====== Texto para leitura

A posse de terras dentro da reserva, área protegida por lei, é ilícita, mas virou regra. A família Lorenzoni – que, apesar da coincidência, não tem parentesco com o ministro da Cidadania, Onyx Lorenzoni – é só uma parte do problema. O registro de propriedades dentro de Ituna Itatá chegou a tal ponto que, hoje, existem ali mais fazendas do que terra. A reserva, que pega uma parte dos municípios de Altamira e Senador José Porfírio, tem 142 mil hectares de área. É um pouco menor do que a cidade de São Paulo. Ainda assim, 352 mil hectares de terrenos particulares dentro da terra indígena estão registrados no CAR, segundo levantamento feito pela ONG Rede Xingu +. É como se 246% de Ituna Itatá estivesse tomada por propriedades particulares. Esse número só é possível porque o CAR é um sistema autodeclaratório, e, em muitos casos, diferentes pessoas se dizem donas de uma mesma porção de terra.

O registro do CAR dentro de terras protegidas por lei é um indicador da prática de grilagem. Embora não constitua um documento oficial – no caso da família Lorenzoni, por exemplo, os registros das nove fazendas estão pendentes de aprovação –, o cadastro é comumente usado para legitimar a ocupação ilegal de terras. “Nesse tipo de circunstâncias, o CAR é um indício forte de crime. Infelizmente é muito comum que haja cadastros falsos”, afirmou o procurador da República Daniel Avelino, que trabalha na 4ª Câmara do Ministério Público Federal, seção responsável por lidar com crimes contra a fauna e a flora.

O avanço da grilagem é preocupante sobretudo porque há indicativos de que Ituna Itatá abriga alguns dos poucos grupos de índios que ainda vivem em isolamento total na Amazônia. Um relatório de 2016 da Funai dava conta de 26 povos indígenas isolados no país inteiro. No caso de Ituna Itatá, não se sabe ao certo a etnia ou a população de índios que vive na reserva. Estudos realizados pela Funai nos últimos nove anos ainda não chegaram a uma conclusão. Na falta de nome, os índios de Ituna Itatá são identificados como “os isolados do Igarapé Ipiaçava”, em referência ao córrego do Rio Xingu que cruza a região.

============
====== Registros

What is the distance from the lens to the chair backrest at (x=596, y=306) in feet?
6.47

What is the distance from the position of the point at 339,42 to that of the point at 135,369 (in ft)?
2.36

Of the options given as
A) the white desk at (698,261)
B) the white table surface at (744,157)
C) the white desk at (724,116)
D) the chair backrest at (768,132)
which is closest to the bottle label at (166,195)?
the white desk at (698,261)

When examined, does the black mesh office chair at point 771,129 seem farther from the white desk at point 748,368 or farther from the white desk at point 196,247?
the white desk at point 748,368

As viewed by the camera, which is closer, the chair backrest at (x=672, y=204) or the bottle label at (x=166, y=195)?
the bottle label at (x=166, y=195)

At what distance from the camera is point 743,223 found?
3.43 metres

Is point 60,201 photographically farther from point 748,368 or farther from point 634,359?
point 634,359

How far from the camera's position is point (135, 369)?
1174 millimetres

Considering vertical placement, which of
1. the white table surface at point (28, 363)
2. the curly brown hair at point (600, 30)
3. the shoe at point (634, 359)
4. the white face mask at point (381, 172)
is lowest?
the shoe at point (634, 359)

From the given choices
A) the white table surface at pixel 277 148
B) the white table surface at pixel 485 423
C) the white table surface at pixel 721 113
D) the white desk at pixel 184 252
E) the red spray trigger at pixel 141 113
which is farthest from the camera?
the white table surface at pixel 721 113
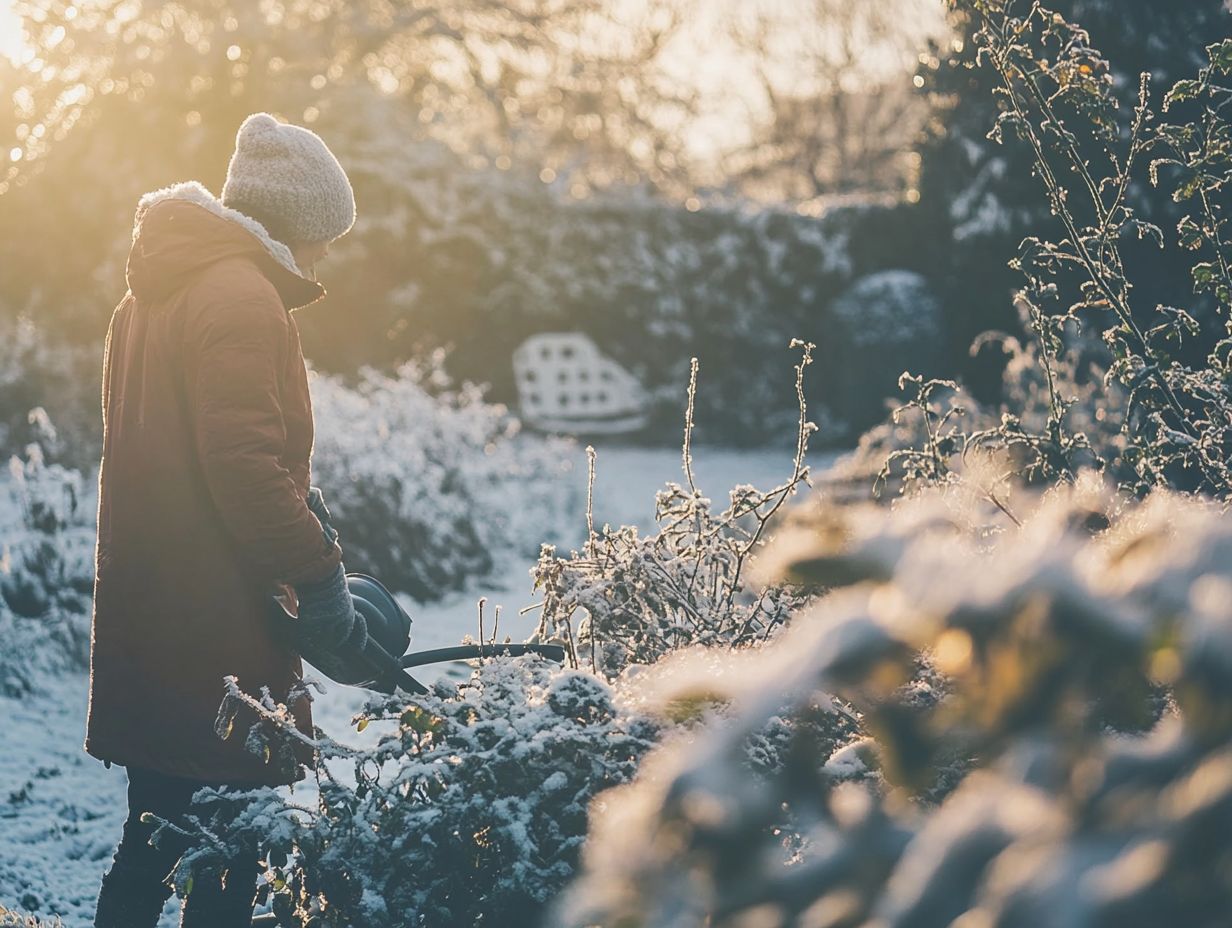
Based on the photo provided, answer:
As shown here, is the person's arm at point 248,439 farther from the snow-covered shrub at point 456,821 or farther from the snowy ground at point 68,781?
the snowy ground at point 68,781

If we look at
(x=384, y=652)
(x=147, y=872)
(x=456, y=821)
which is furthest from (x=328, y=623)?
(x=147, y=872)

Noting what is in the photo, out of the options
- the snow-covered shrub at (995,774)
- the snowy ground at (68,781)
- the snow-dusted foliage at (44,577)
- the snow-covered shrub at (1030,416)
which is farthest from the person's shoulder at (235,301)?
the snow-covered shrub at (1030,416)

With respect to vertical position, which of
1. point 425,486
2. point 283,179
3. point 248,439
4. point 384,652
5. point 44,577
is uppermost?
point 283,179

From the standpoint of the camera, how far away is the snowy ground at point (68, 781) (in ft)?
11.0

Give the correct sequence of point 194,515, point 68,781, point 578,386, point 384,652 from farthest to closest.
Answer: point 578,386
point 68,781
point 384,652
point 194,515

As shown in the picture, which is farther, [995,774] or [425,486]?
[425,486]

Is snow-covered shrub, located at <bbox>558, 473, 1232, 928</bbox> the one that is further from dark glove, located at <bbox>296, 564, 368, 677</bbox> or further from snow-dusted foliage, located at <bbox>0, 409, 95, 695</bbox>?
snow-dusted foliage, located at <bbox>0, 409, 95, 695</bbox>

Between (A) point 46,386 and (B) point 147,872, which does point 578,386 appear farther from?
(B) point 147,872

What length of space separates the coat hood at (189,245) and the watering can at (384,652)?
2.25 ft

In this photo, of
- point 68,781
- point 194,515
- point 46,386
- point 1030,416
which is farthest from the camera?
point 46,386

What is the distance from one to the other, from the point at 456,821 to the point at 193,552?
0.77 m

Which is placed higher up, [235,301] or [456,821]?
[235,301]

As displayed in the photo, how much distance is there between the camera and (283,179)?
2.49 meters

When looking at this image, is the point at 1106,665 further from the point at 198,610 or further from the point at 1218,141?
the point at 1218,141
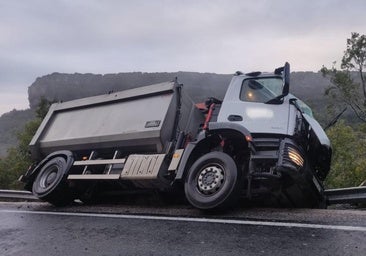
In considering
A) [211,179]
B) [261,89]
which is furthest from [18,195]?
[261,89]

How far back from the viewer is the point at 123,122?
773 cm

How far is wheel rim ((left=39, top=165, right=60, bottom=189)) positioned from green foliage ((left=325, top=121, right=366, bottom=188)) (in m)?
8.26

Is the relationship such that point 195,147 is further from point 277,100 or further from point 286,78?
point 286,78

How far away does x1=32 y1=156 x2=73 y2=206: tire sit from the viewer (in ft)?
25.5

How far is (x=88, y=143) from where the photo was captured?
8.15 m

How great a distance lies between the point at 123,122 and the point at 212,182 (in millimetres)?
2441

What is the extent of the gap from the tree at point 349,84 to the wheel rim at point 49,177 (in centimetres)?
2028

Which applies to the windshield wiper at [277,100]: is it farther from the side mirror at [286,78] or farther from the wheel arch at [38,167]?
the wheel arch at [38,167]

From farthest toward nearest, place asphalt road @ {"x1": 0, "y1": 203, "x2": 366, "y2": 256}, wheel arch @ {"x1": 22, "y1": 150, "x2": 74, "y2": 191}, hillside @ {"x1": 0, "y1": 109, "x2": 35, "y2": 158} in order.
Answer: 1. hillside @ {"x1": 0, "y1": 109, "x2": 35, "y2": 158}
2. wheel arch @ {"x1": 22, "y1": 150, "x2": 74, "y2": 191}
3. asphalt road @ {"x1": 0, "y1": 203, "x2": 366, "y2": 256}

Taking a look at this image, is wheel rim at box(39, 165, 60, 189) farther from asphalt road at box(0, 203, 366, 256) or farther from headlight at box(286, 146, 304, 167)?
headlight at box(286, 146, 304, 167)

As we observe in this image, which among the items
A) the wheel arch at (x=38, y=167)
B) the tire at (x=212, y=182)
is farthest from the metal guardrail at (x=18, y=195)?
the tire at (x=212, y=182)

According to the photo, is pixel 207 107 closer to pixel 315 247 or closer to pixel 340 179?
pixel 315 247

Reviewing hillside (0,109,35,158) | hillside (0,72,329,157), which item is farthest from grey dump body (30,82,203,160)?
hillside (0,109,35,158)

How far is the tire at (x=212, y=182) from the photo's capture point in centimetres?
573
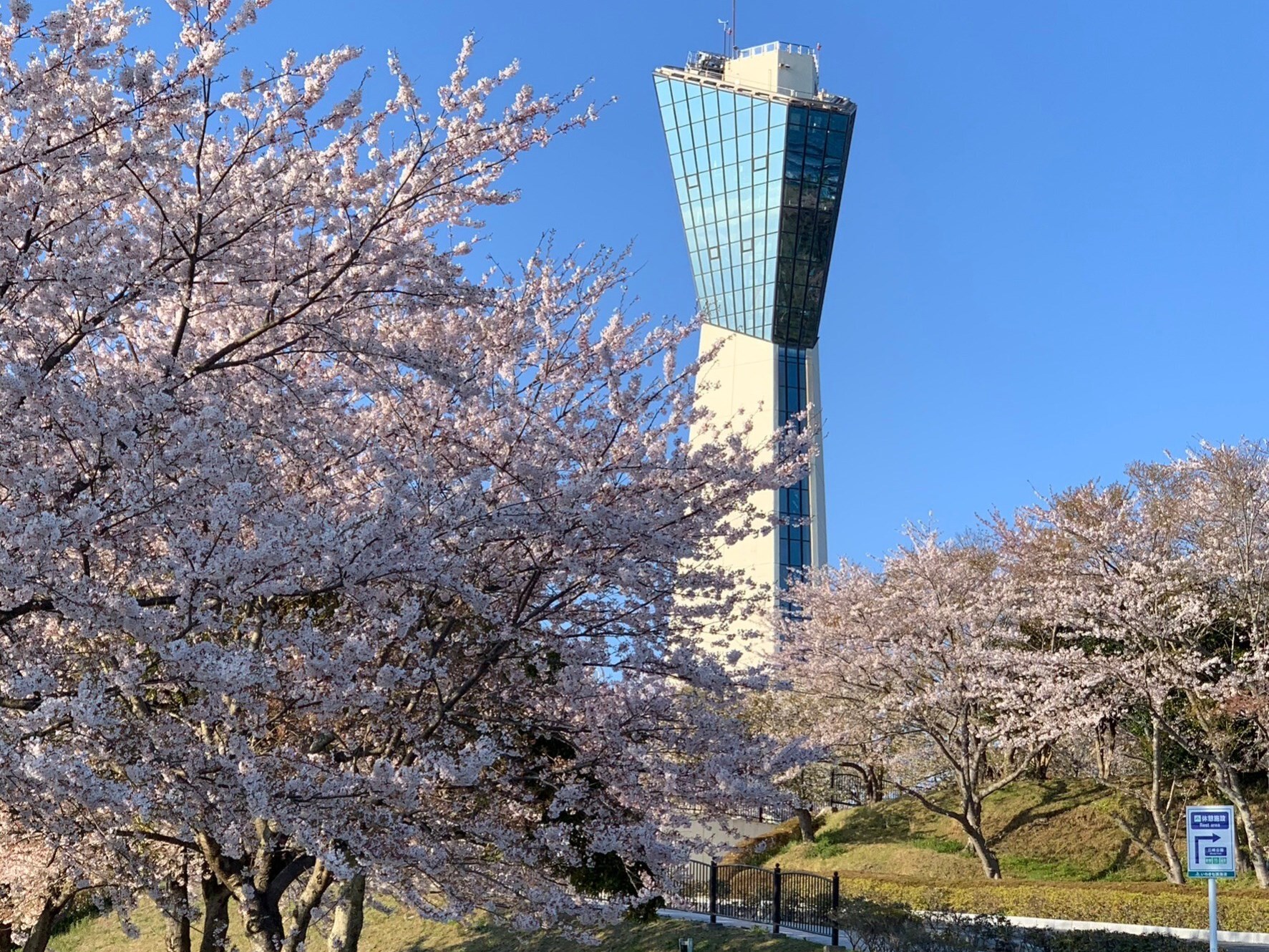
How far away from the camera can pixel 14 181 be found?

============

Instruções
• 1. Reproduza fielmente o trecho do texto sobre a grilagem em Ituna Itatá que vai de "O avanço da" a "cruza a região.".
• 2. Informe, copiando-as integralmente, todas as linhas dos registros em que aparece a palavra "vertical".
O texto e os registros constituem materiais independentes entre si.

Respostas
• 1.
O avanço da grilagem é preocupante sobretudo porque há indicativos de que Ituna Itatá abriga alguns dos poucos grupos de índios que ainda vivem em isolamento total na Amazônia. Um relatório de 2016 da Funai dava conta de 26 povos indígenas isolados no país inteiro. No caso de Ituna Itatá, não se sabe ao certo a etnia ou a população de índios que vive na reserva. Estudos realizados pela Funai nos últimos nove anos ainda não chegaram a uma conclusão. Na falta de nome, os índios de Ituna Itatá são identificados como “os isolados do Igarapé Ipiaçava”, em referência ao córrego do Rio Xingu que cruza a região.

• 2.
Considering vertical placement, which of
With respect to vertical position, which of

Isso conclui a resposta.